Het probleem kan worden gewerkt met de gewichten uitgedrukt in grammen (krachten). Laat P1 = 150 gram en Ptwee = 225 gram, de respectievelijke componenten van elk zijn:

P.1x = 225. cos 45 ° g = 159,10 g; P.1j = 225. cos 45 º g = 159,10 g

P.2x = -150. zonde 30 g = -75,00 g; P.2 en = 150. cos 30 º g = 129,90 g

Het resulterende gewicht P.R wordt gevonden door algebraïsch de componenten toe te voegen:

P.Rx = 159,10 - 75,00 g = 84,10 g

P.Ry = 159,10 + 129,90 g = 289,00 g

Het uitbalancerende gewicht P.EN is de tegenovergestelde vector P.R

P.Voormalig = -84,10 g

P.Hallo = -289,00 g

De grootte van het balanceergewicht wordt berekend door:

P.EN = (BlzVoormaligtwee + P.Hallotwee1/2 = ((-84,10)twee + (-289,00)twee1/2 g = 301 g

De hoek θ in de figuur is:

θ = arctg (-84,10 / -289,00) = 16,2º ten opzichte van de as Y negatief.

-Oefening 2

Zoek de evenwichtsvector van het systeem dat in de afbeelding wordt weergegeven, wetende dat elk vierkant 10 m aan een kant meet.

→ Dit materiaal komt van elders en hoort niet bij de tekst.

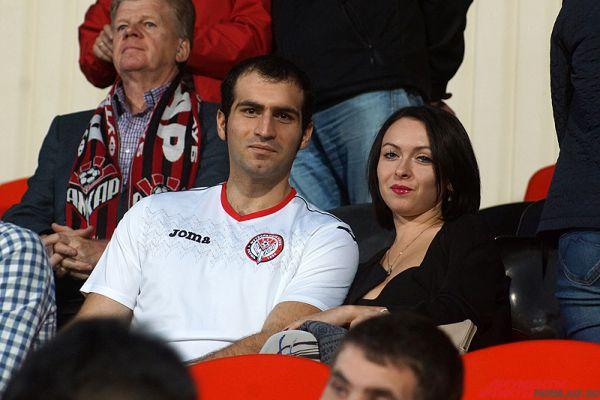Большинство девушек приходили вместе с друзьями, одетыми в клубную форму пермской команды.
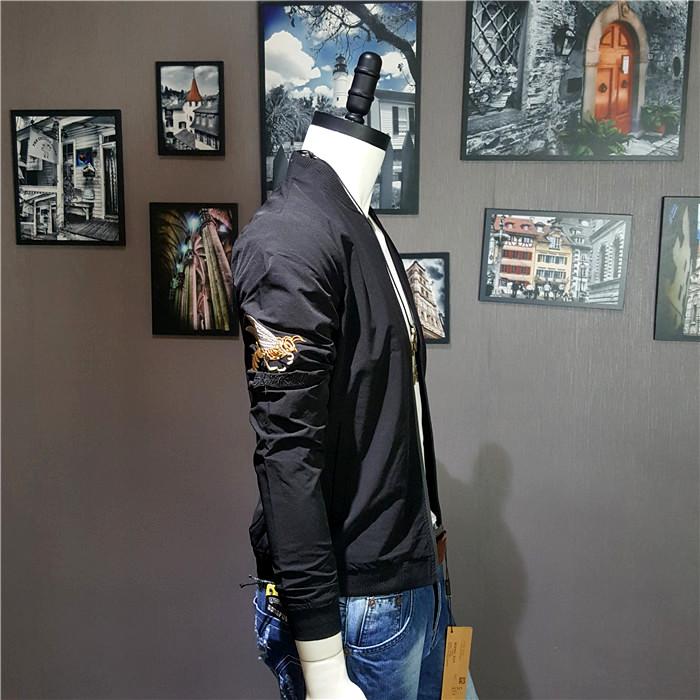 Đặc biệt hàng ngày thêu siêu mỏng nam ong thêu Slim đồng phục bóng chày Hàn Quốc phiên bản của áo khoác màu trắng áo khoác mỏng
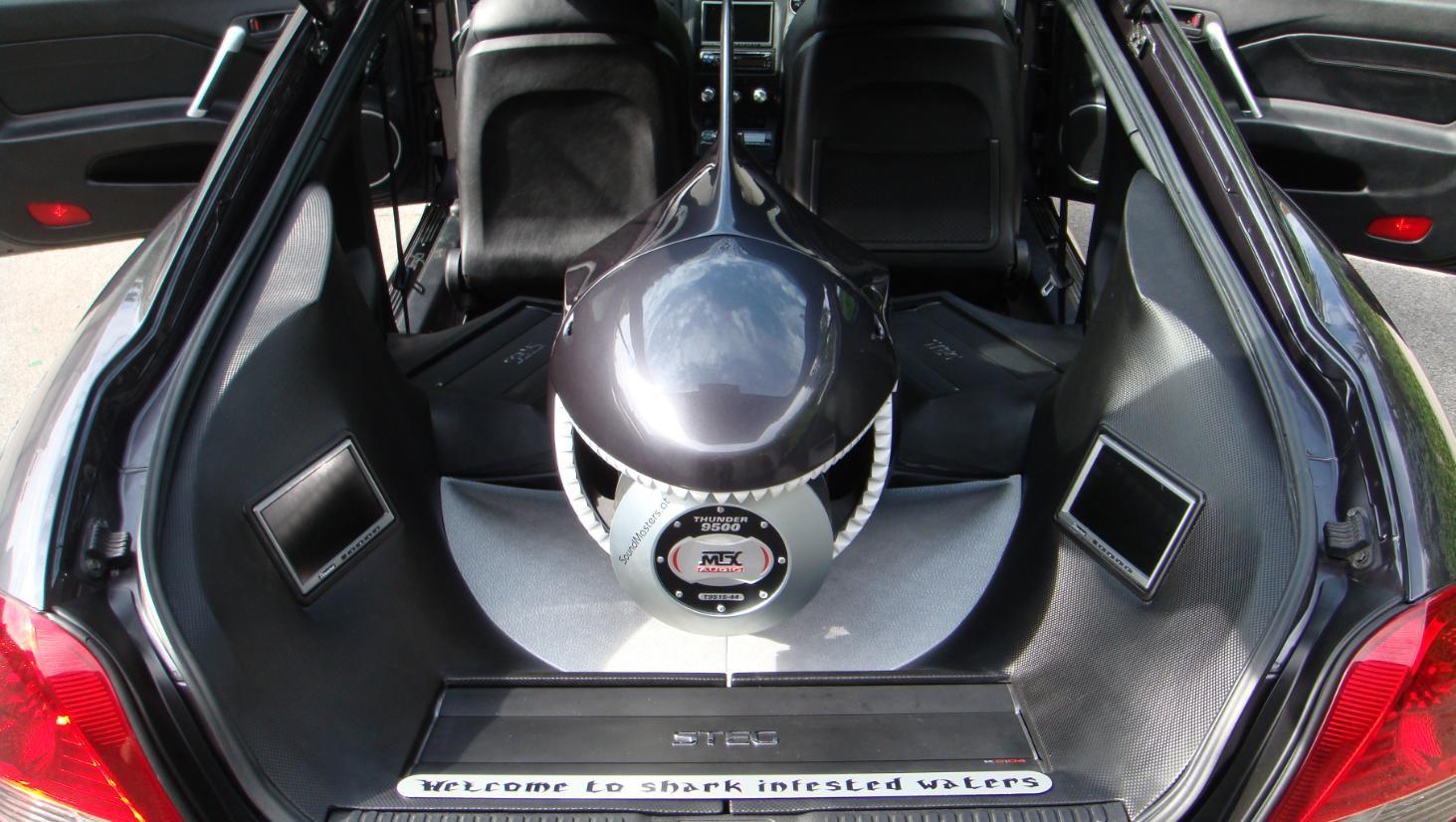 Hyundai Tiburon - Haifisch-Subwoofergehäuse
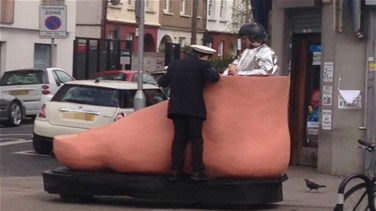 Traffic Warden Caught On Camera Trying To Give Ticket To Man Driving A Giant Foot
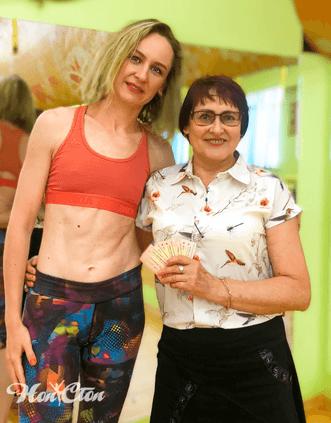Женщина выгодно купила абонемент в витебский фитнес клуб Нон-стоп со скидкой для пенсионеров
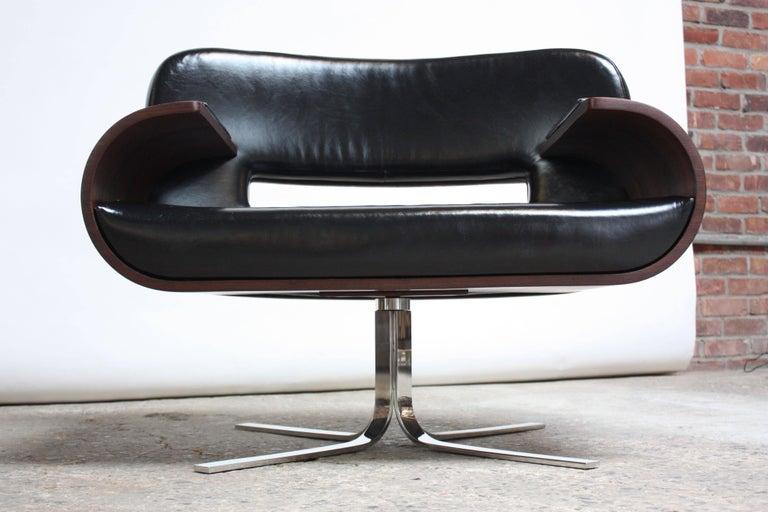 Mid-20th Century Brazilian Modern Jacaranda and Leather Swiveling Lounge Chair by Jorge Zalszupin For Sale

Figuur 5. Schema voor uitgewerkt voorbeeld 2.

Oplossing

De vectoren in dit raster worden uitgedrukt in termen van de eenheid en orthogonale vectoren ik Y j die het vliegtuig bepalen. Vector 1, die wordt aangeduid als v1 het heeft een magnitude van 20 m en is verticaal naar boven gericht. Het kan worden uitgedrukt als:

v1 = 0 ik +twintig j m

Op de tekening is te zien dat vector 2 is:

vtwee = -10 ik - twintig j m

Vector 3 is horizontaal en wijst in de positieve richting:

v3 = 10 ik + 0 j  m

Ten slotte helt vector 4 45º, aangezien het de diagonaal van het vierkant is, daarom meten de componenten hetzelfde:

v4 = -10 ik + 10 j m

Merk op dat de borden aangeven naar welke kant van de as de componenten zijn: boven en rechts hebben ze een + teken, terwijl ze onder en links een teken hebben -.

De resulterende vector wordt verkregen door component aan component toe te voegen:

vR = -10 ik + 10 j m

Dan is de evenwichtsvector van het systeem:

vEN = 10 ik - 10 j m

Referenties

  1. Beardon, T. 2011. Een inleiding tot vectoren. Teruggeplaatst van: nrich.maths.org.
  2. Bedford, 2000. A. Technische mechanica: statica. Addison Wesley. 38-52.
  3. Figueroa, D. Series: Physics for Sciences and Engineering. Deel 1. Kinematica 31-68.
  4. Fysiek. Module 8: Vectoren. Hersteld van: frtl.utn.edu.ar
  5. Hibbeler, R. 2006. Mechanica voor ingenieurs. Statisch. 6e editie. Continental Publishing Company. 15-53.
  6. Vector Toevoeging Calculator. Hersteld van: 1728.org
  7. Vectoren. Hersteld van: wikibooks.org

Niemand heeft nog op dit artikel gereageerd.